▸ DONNÉES À TRAITER:
▼

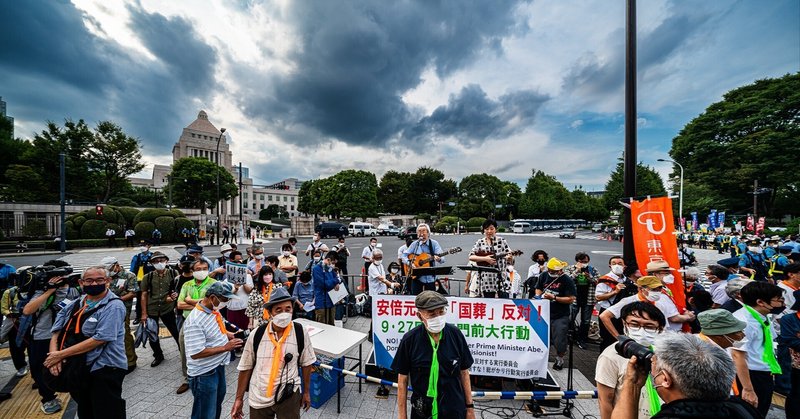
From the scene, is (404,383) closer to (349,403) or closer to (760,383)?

▲
▼

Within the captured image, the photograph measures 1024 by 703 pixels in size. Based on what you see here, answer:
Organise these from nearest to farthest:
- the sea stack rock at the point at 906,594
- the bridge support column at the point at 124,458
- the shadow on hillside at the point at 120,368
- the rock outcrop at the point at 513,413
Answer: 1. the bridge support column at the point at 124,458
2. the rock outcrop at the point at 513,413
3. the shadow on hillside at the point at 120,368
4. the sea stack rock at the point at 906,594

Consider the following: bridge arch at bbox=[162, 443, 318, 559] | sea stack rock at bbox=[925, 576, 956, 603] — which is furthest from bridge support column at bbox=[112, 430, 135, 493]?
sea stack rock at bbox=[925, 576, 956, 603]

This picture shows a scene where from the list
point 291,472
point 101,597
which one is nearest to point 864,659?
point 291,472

▲
▼

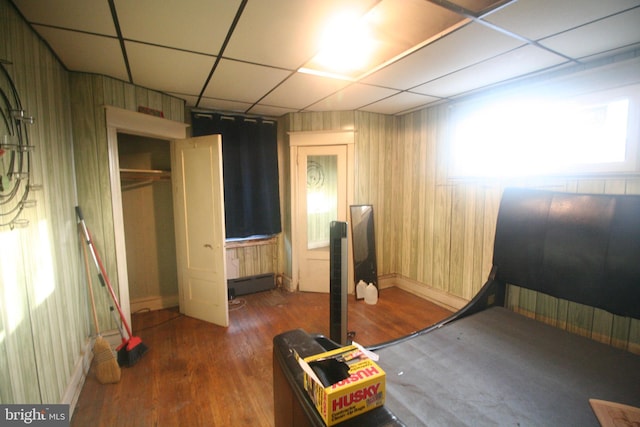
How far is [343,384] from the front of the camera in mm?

▲

▸ CONSIGNE: Mettez à jour les lignes qui vont de celle contenant "Within the captured" jusqu'à celle contenant "- the bridge", toutes deux comprises, en remplaçant "sea stack rock" par "isolated rock pillar" sans rien modifier d'autre. Ne redonnez que ces lignes.

▸ CORRIGÉ:
Within the captured image, the photograph measures 1024 by 703 pixels in size. Based on what you see here, answer:
Organise these from nearest to farthest:
- the isolated rock pillar at the point at 906,594
- the bridge support column at the point at 124,458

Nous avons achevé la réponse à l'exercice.